*** Fragmento del texto ***
Pocas veces el detenimiento va acompañado de la retención.

Dos años parecen suficientes para olvidar el sufrimiento, superar el duelo, borrar imágenes de personas que murieron en pos de un ideal común. El caché se hace corto en el país del gerundio eterno, característica innata de nuestro régimen escópico, esa manera determinada de visualidad cultural. Pero, ¿quién configura esta forma de mirar? “La distribución de zonas de visibilidad y opacidad responden siempre a intereses específicos de dominación, hegemonía y relaciones de poder”. Superan la idea espacial del panóptico para abarcar toda una estructura de control que reproduce el propio orden social, más cercana a la distopía orwelliana que a cualquier otra idea. Regular aquello visible o determinar quién puede acceder a verlo es también hablar de quién vigila y quien es vigilado, quien castiga y quien es castigado.

Sin embargo, no nos alejamos aún de los territorios de hipervisualidad pese a la dictadura. Pues, en paralelo a la desinformación nacional, la actualidad nos bombardea de contenido en el que las imágenes se multiplican y se intensifican en los medios de comunicación de masas: La viralidad de un niño que llora por su pájaro, las noticias de ovnis vistos en el occidente del país y la canción sobre las mujeres venezolanas en Perú, cumplen con los requisitos para dejarse filtrar en territorios de hipervisualidad administrada en los que el control de dispositivos se convierte en nuevo objeto de lucha. 

¿Vale la pena luchar por la plenitud de las imágenes? ¿Podemos cambiar nuestra realidad con ellas? Para W.T.J Mitchell “las imágenes son un popular antagonista político, ya que uno puede tomar una posición dura con ellos y sin embargo, al final del día todo sigue igual”. No obstante, la lucha política de las imágenes parece bifurcarse en dos necesidades: con las imágenes, para así poder tener la libertad de coleccionarlas o contra las imágenes, y con ello, desmitificar los ídolos modernos y exponer los fetiches imaginarios que esclavizan a la sociedad. ¿Se puede ganar una guerra a través de imágenes? Mucho se podría discutir sobre esto, pero una afirmación puede hacerse sin titubeo alguno: una lucha acompañada de imágenes que comuniquen, que identifiquen, que signifiquen y que cuestionen será una lucha histórica por la memoria.
*** Datos de origen ***
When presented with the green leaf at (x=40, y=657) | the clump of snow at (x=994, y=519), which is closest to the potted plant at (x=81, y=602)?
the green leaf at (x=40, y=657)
***
» **Acciones requeridas**
[1] Resume en forma de lista el párrafo del fragmento que empieza con «Sin embargo, no nos alejamos» y conserva sus datos principales.
[2] Según la cita de W.T.J Mitchell que recoge el fragmento, ¿qué tipo de antagonista son las imágenes?

» **Respuestas por tarea**
[1]
- Pese a la dictadura, aún no nos alejamos de los territorios de hipervisualidad.
- En paralelo a la desinformación nacional, los medios de comunicación de masas multiplican e intensifican las imágenes.
- Ejemplos: la viralidad de un niño que llora por su pájaro, las noticias de ovnis vistos en el occidente del país y la canción sobre las mujeres venezolanas en Perú.
- Estos contenidos se filtran en territorios de hipervisualidad administrada, donde el control de dispositivos se convierte en un nuevo objeto de lucha.

[2] Un popular antagonista político.